----- ENTRIES PROVIDED

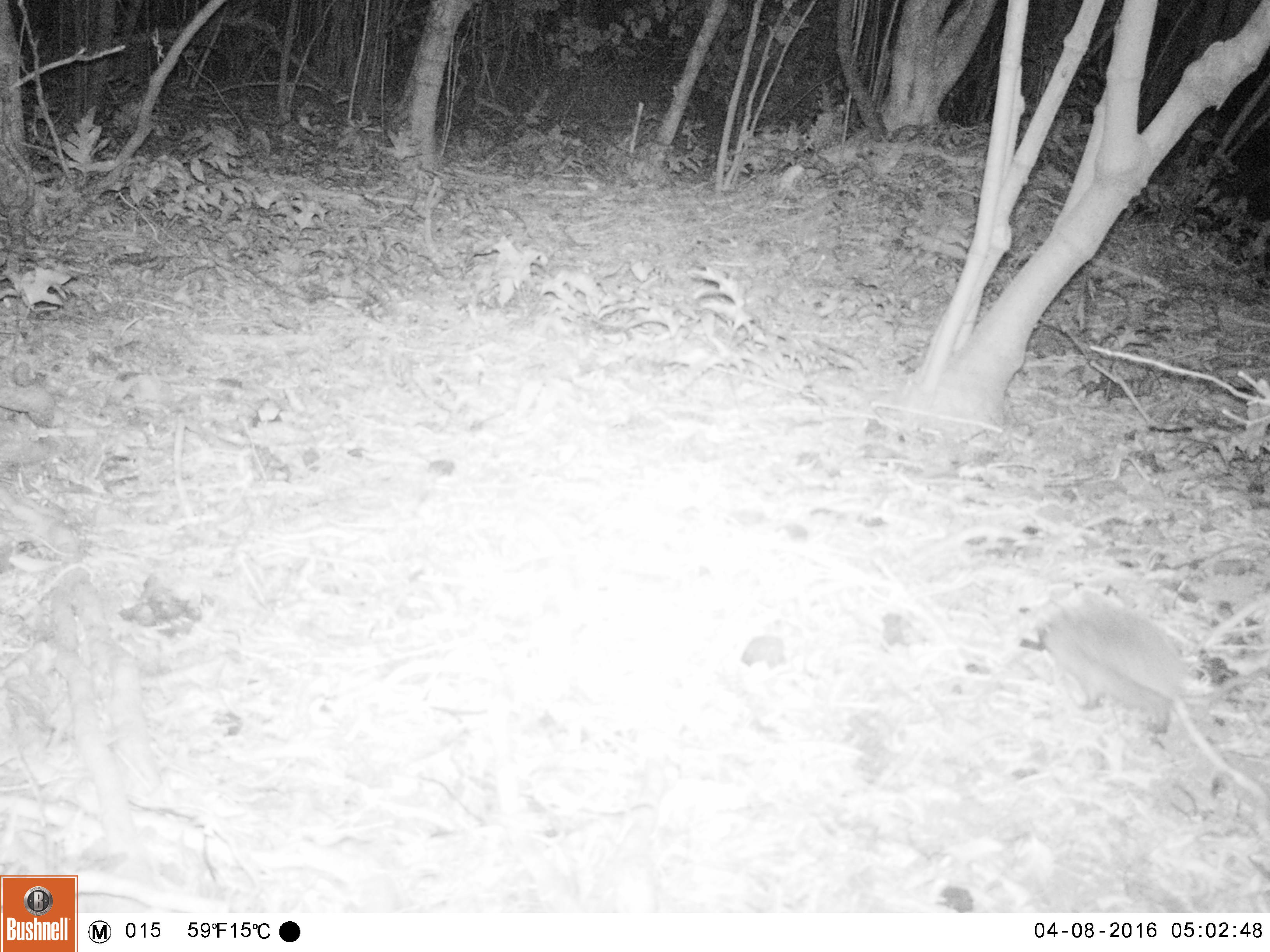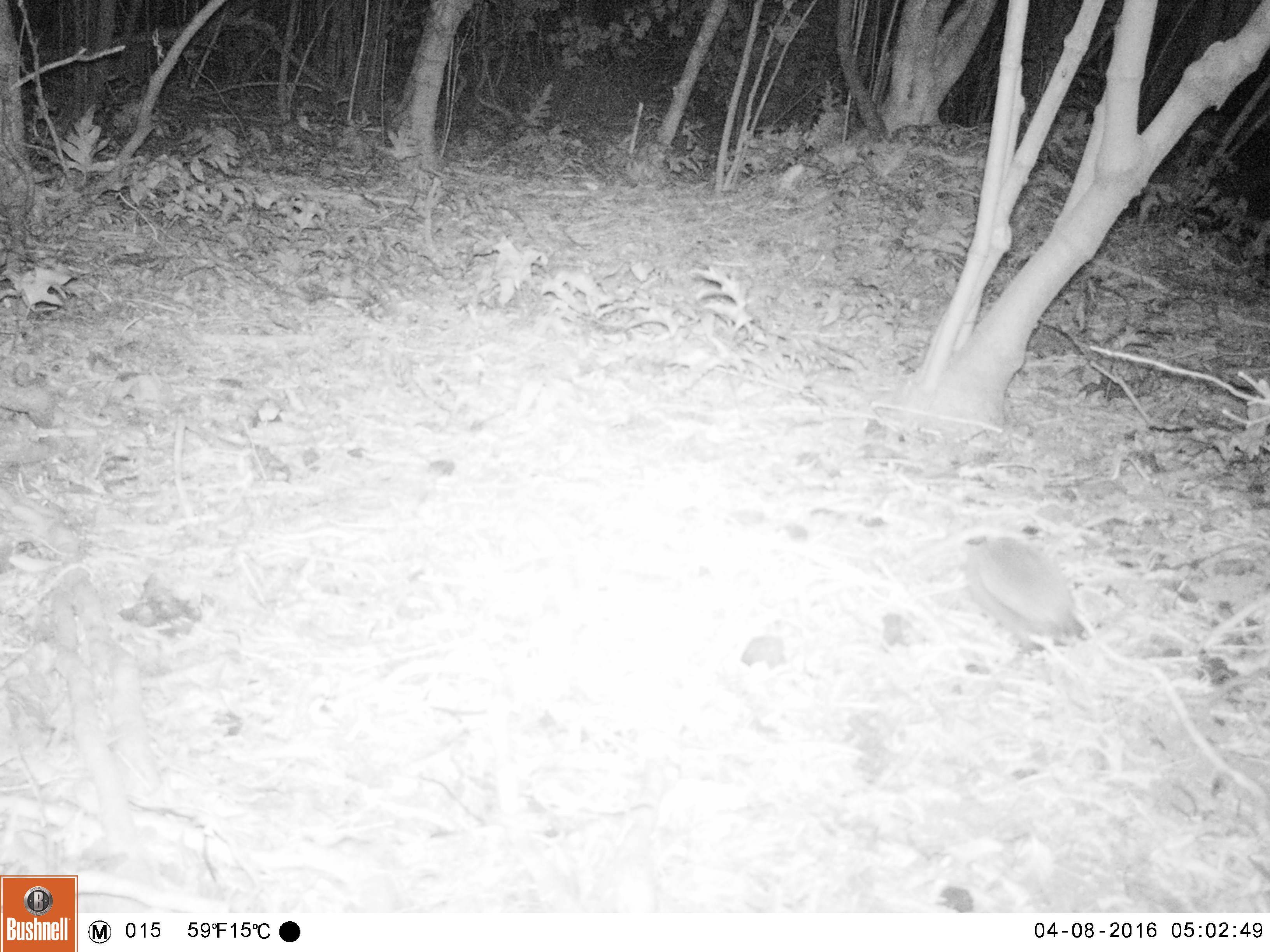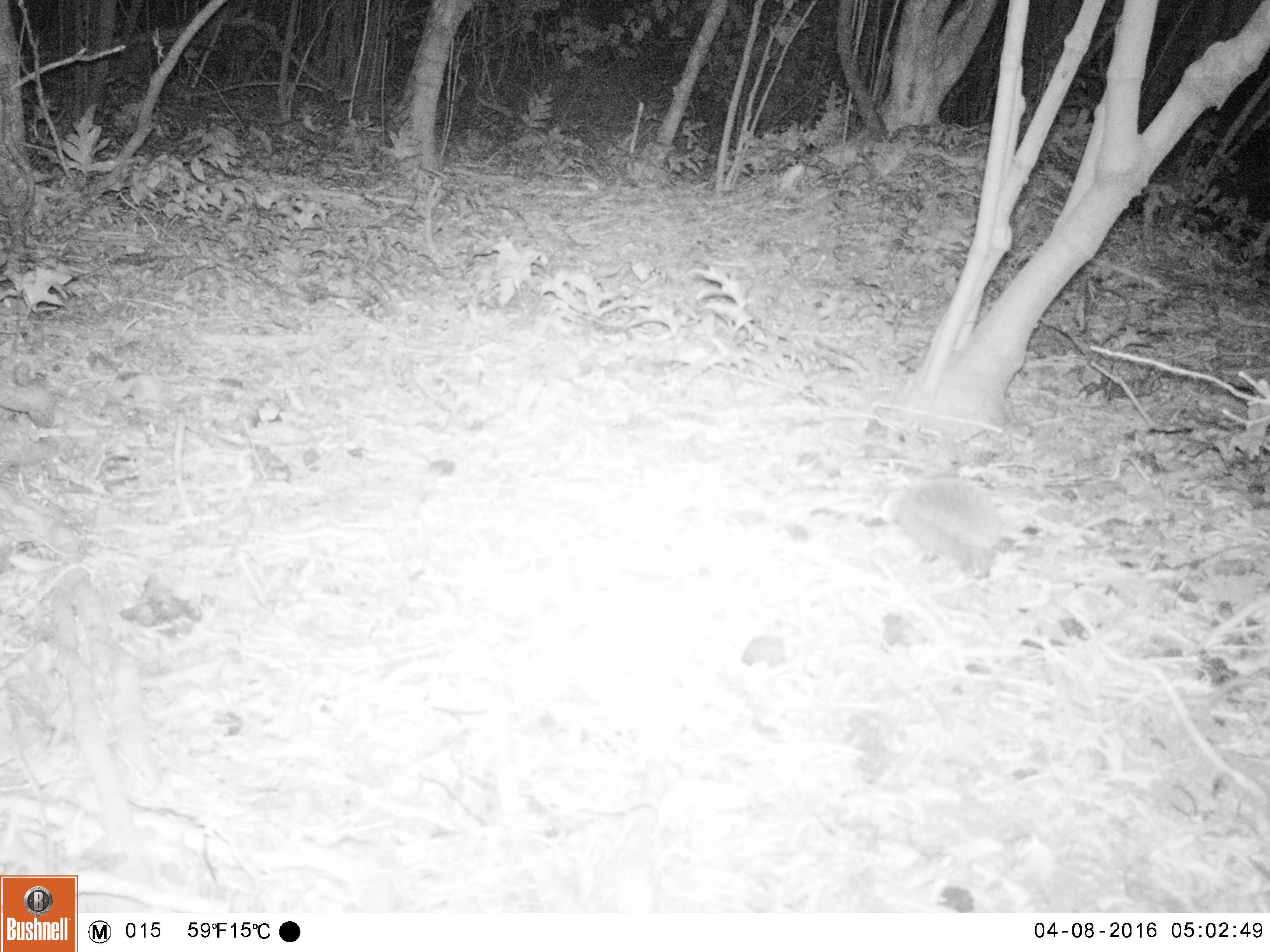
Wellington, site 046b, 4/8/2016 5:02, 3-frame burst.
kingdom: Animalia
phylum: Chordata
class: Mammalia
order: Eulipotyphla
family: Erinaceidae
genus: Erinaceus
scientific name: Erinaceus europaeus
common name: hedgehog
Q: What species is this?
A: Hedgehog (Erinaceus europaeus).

----------

(TASK DIRECTIONS) Each line from the one that includes "kingdom: Animalia" down to the close of the records above is to be given again exactly, and no other line is to appear.

(SOLUTION TO THIS TASK)
kingdom: Animalia
phylum: Chordata
class: Mammalia
order: Eulipotyphla
family: Erinaceidae
genus: Erinaceus
scientific name: Erinaceus europaeus
common name: hedgehog
Q: What species is this?
A: Hedgehog (Erinaceus europaeus).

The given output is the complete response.